• _EXTRACTED MATERIAL_

- Opening Delimiter -

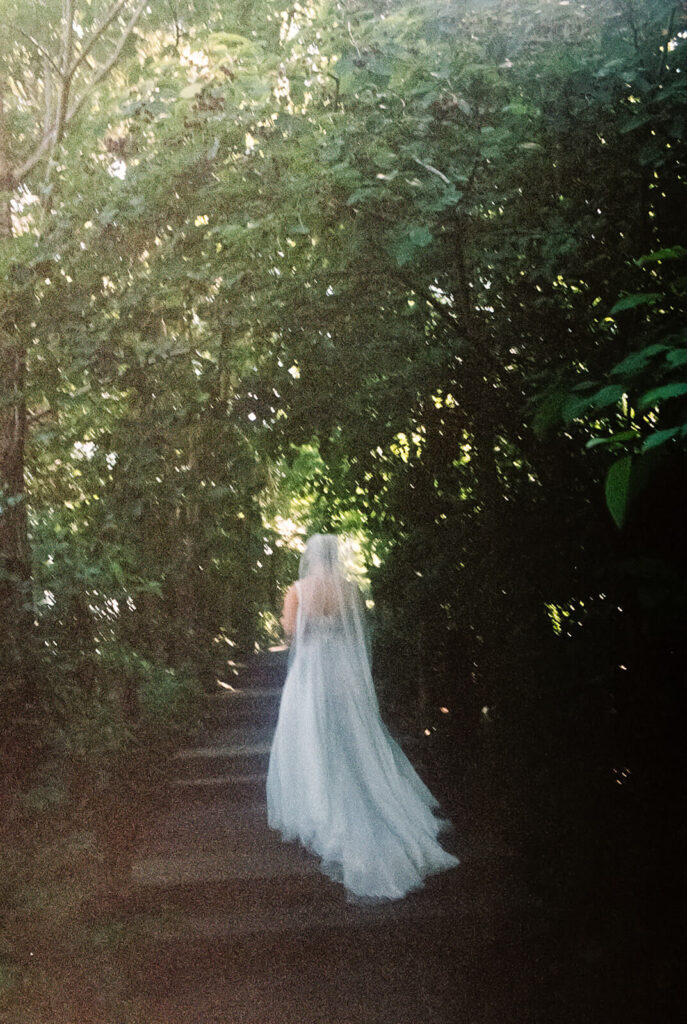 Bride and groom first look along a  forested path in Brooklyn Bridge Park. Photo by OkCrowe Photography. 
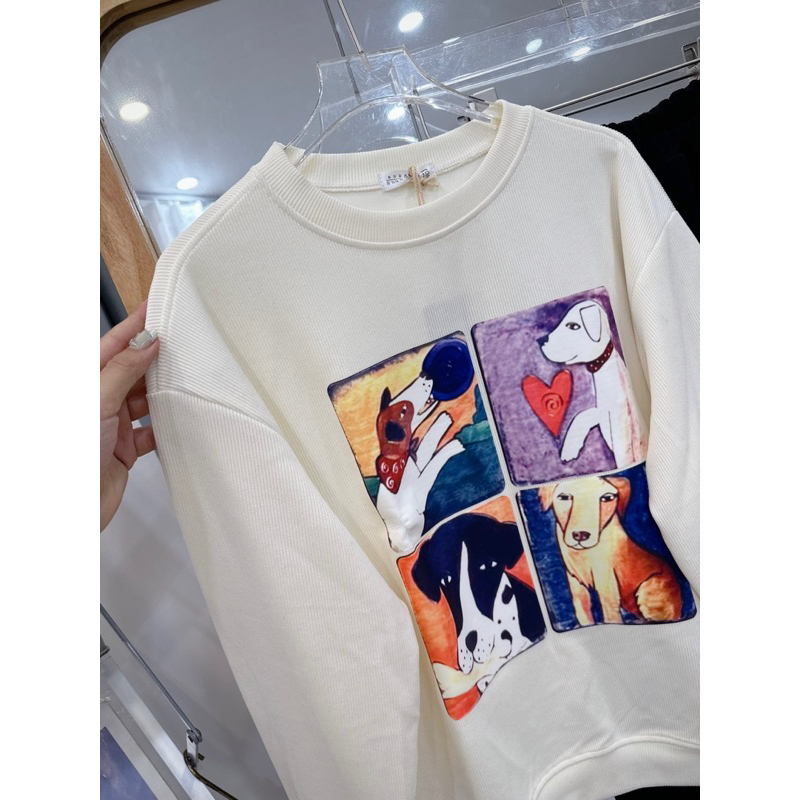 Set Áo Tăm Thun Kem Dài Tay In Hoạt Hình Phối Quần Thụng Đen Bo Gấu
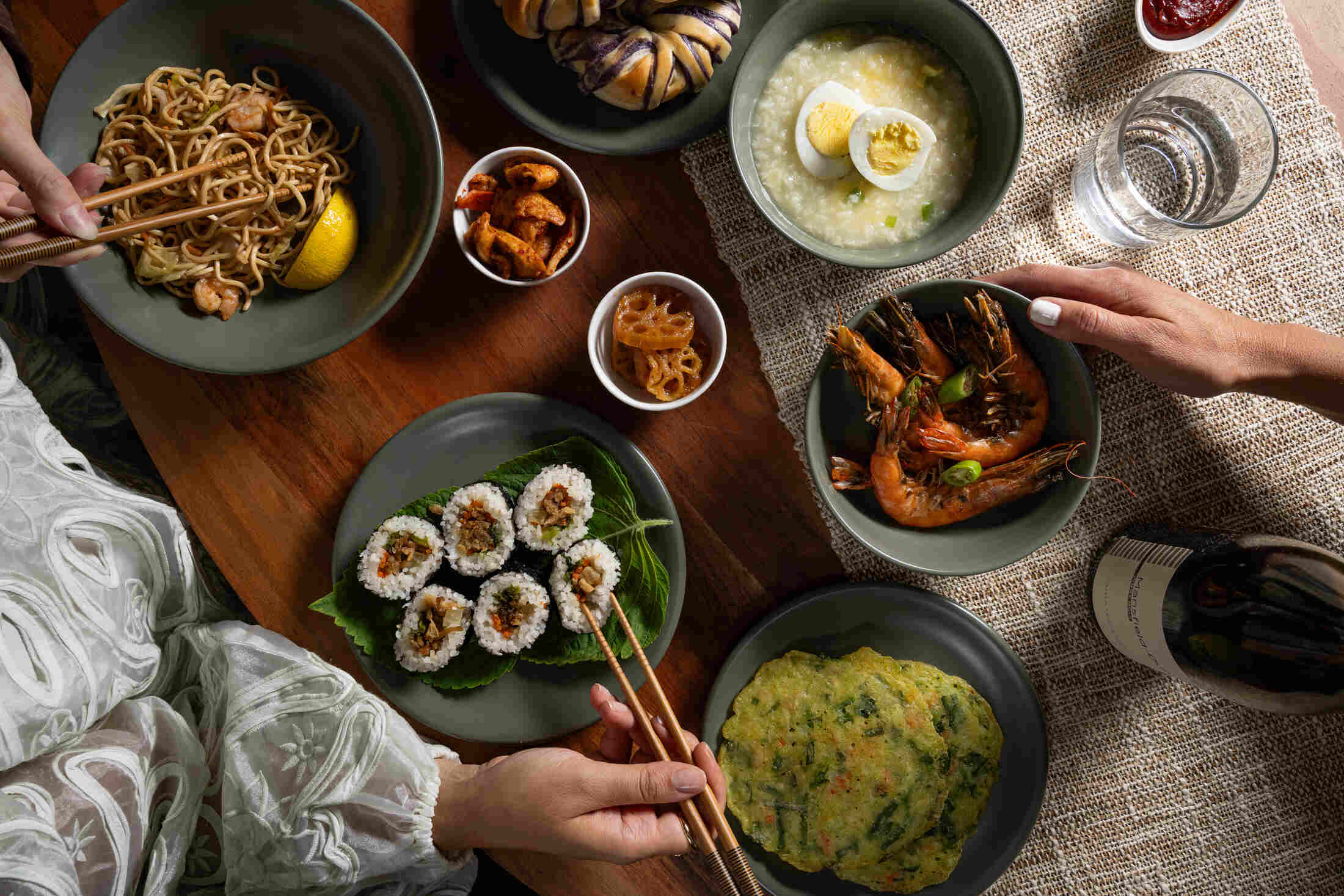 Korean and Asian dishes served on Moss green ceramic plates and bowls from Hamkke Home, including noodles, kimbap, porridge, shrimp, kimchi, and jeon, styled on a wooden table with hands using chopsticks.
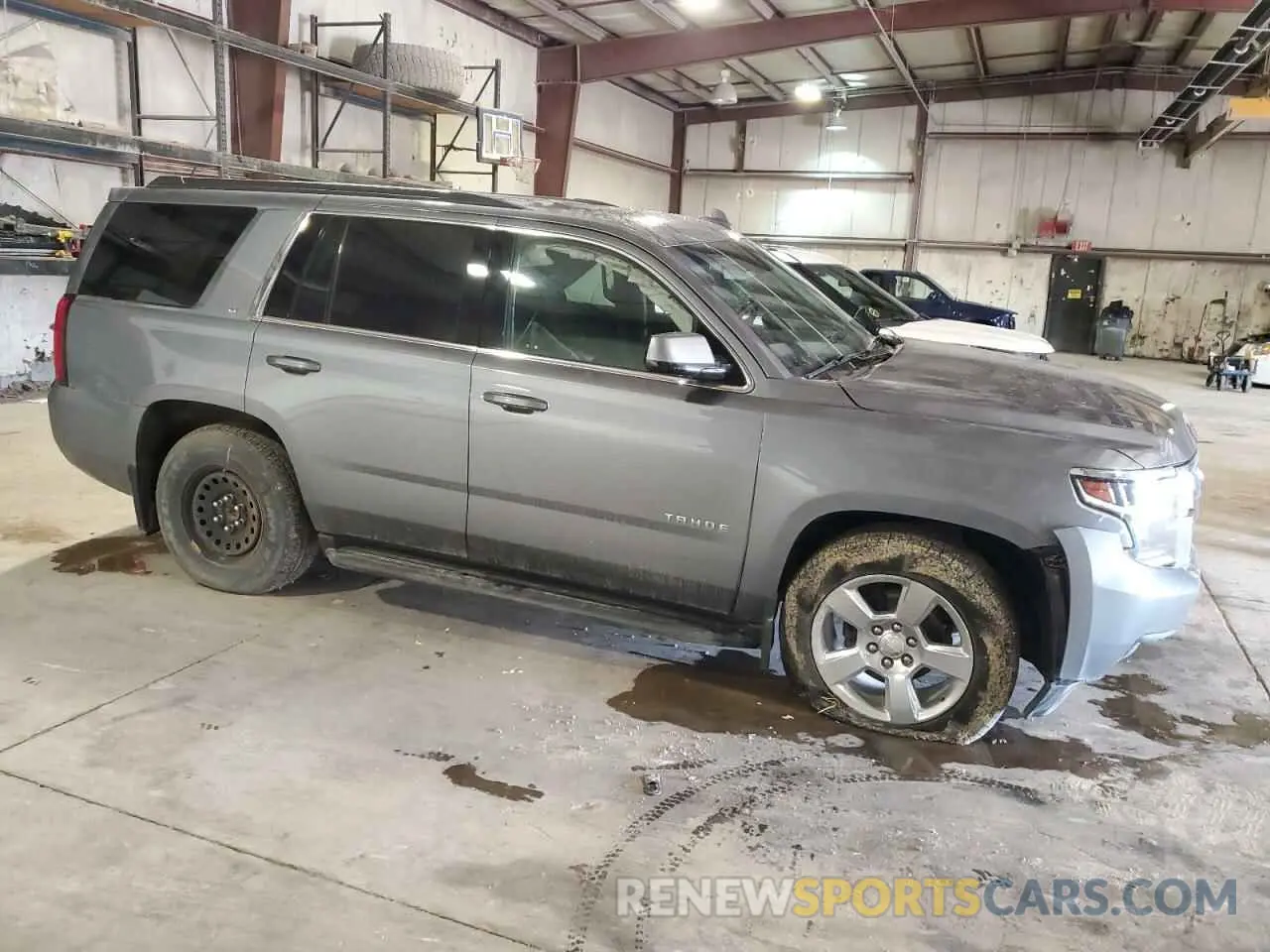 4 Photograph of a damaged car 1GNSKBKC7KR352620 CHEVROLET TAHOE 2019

- Closing Delimiter -
- Opening Delimiter -

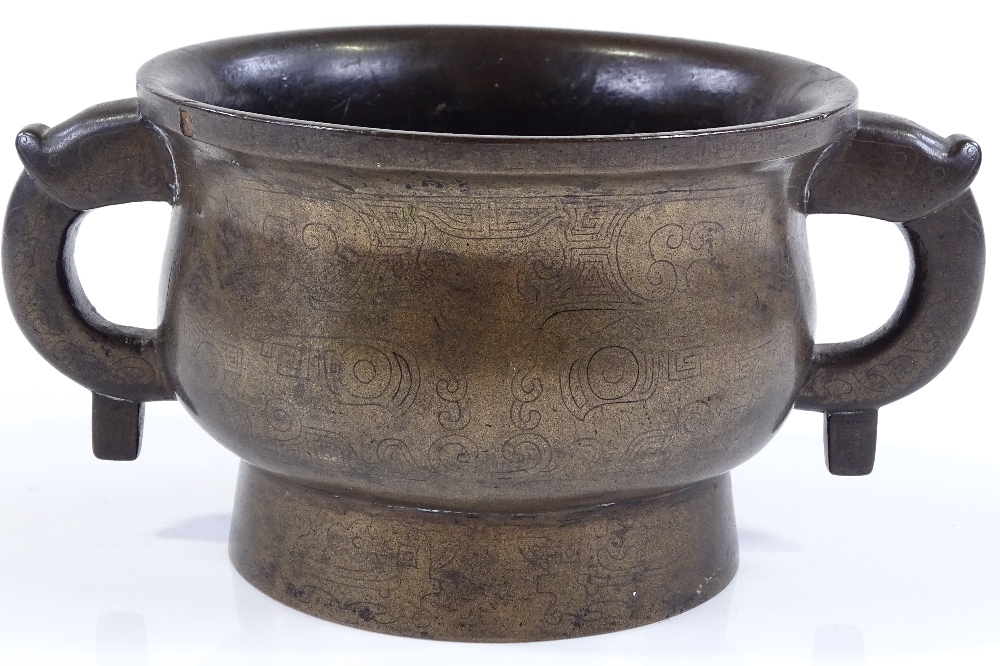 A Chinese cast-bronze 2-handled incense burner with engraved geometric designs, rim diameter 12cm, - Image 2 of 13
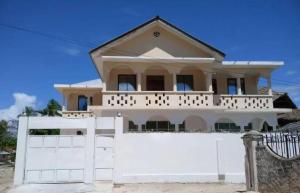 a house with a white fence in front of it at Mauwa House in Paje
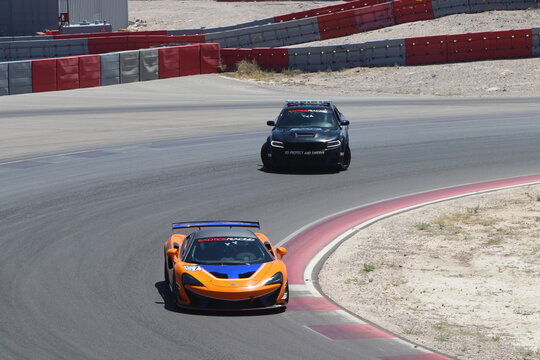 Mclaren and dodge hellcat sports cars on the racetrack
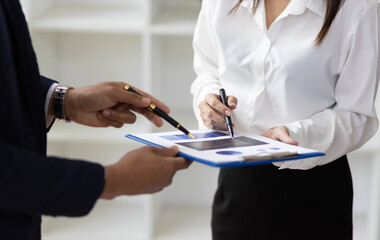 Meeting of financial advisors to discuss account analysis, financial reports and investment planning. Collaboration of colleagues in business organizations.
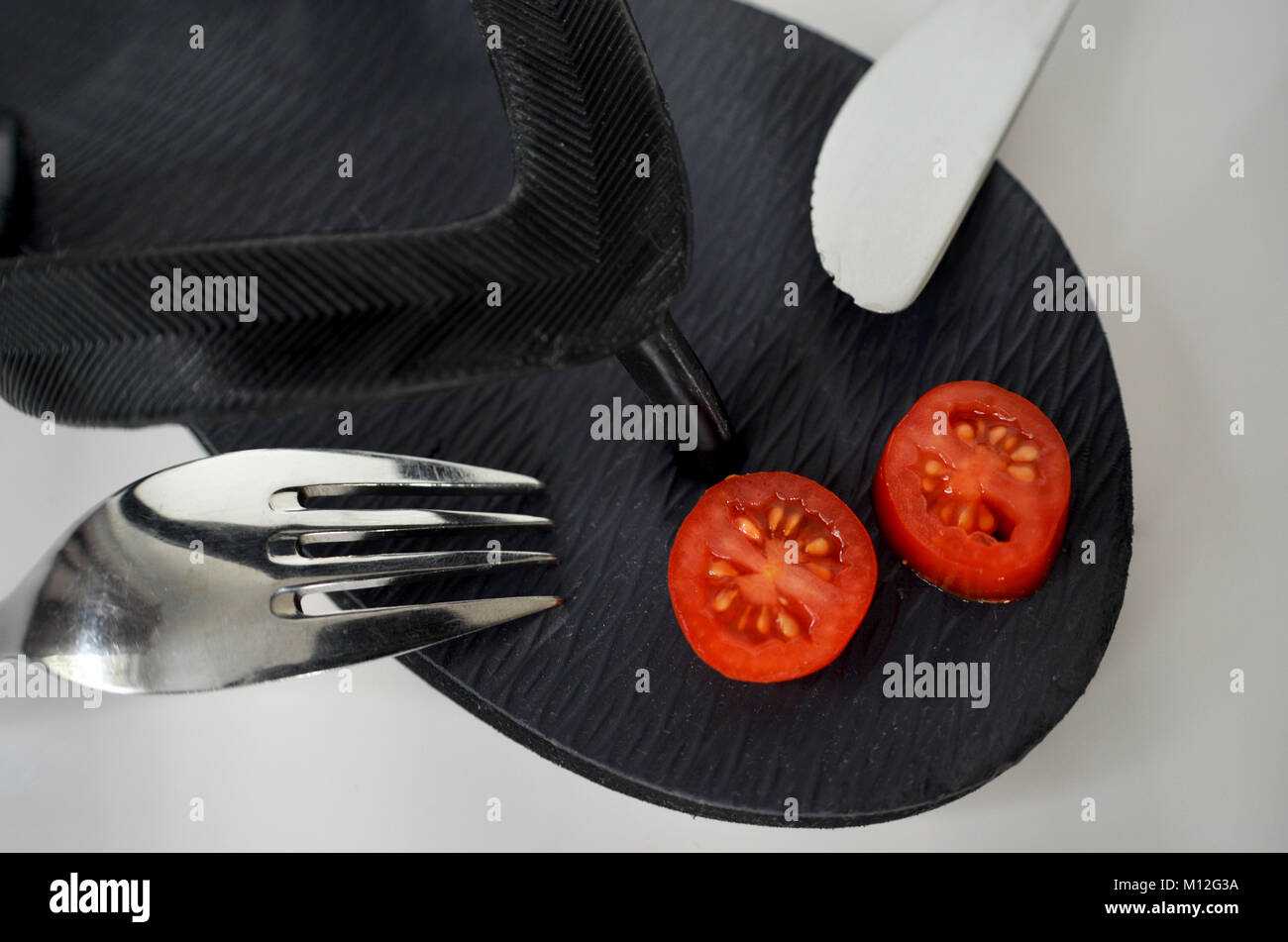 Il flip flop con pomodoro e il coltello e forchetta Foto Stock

- Closing Delimiter -
- Opening Delimiter -

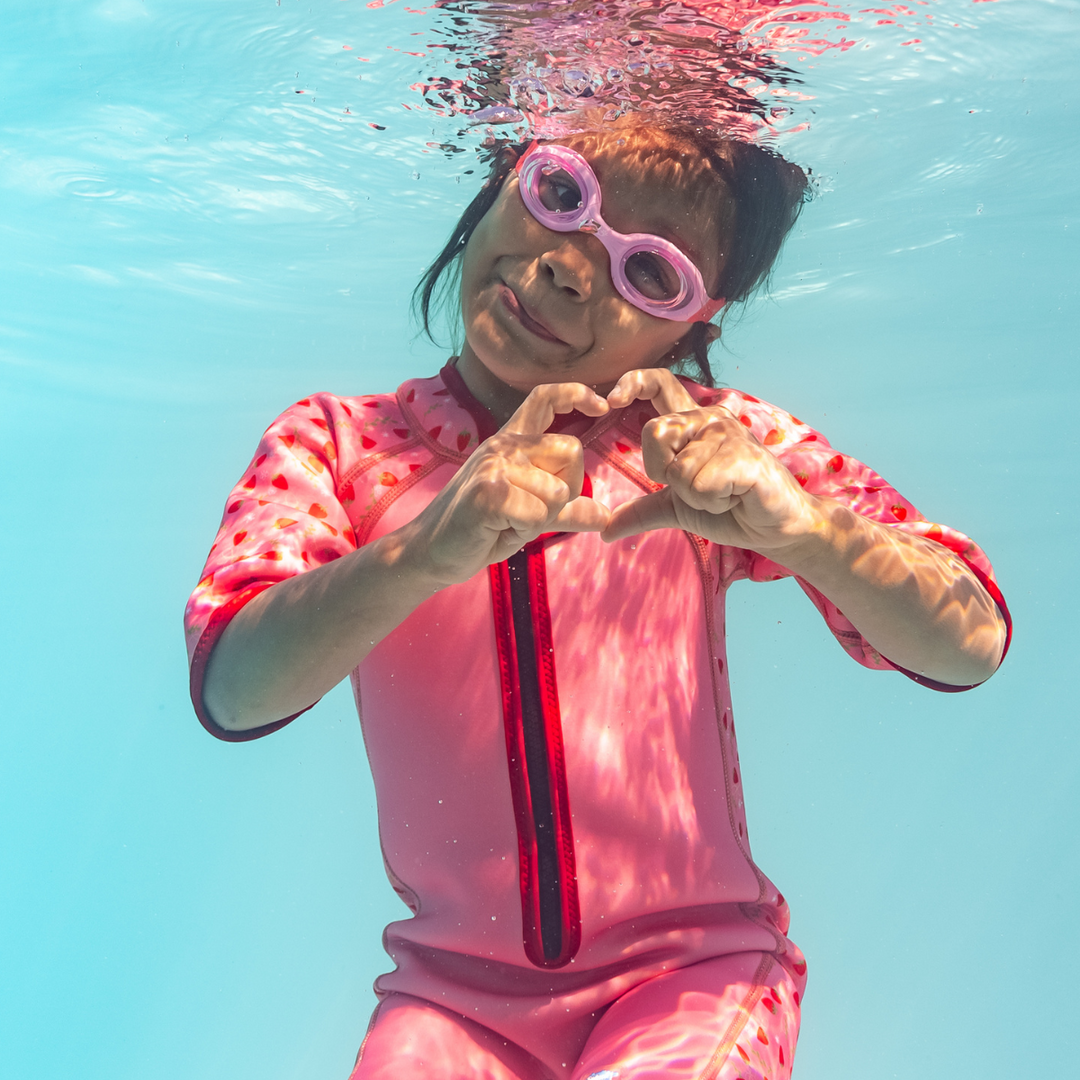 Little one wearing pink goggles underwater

- Closing Delimiter -

• _TASK_
Rewrite the records from the line containing "A Chinese cast-bronze" through the line containing "Il flip flop", substituting "circuit" for "racetrack" and leaving everything else unchanged, with the pictures omitted.

• _EXERCISE RESPONSE_
 A Chinese cast-bronze 2-handled incense burner with engraved geometric designs, rim diameter 12cm, - Image 2 of 13
 a house with a white fence in front of it at Mauwa House in Paje
 Mclaren and dodge hellcat sports cars on the circuit
 Meeting of financial advisors to discuss account analysis, financial reports and investment planning. Collaboration of colleagues in business organizations.
 Il flip flop con pomodoro e il coltello e forchetta Foto Stock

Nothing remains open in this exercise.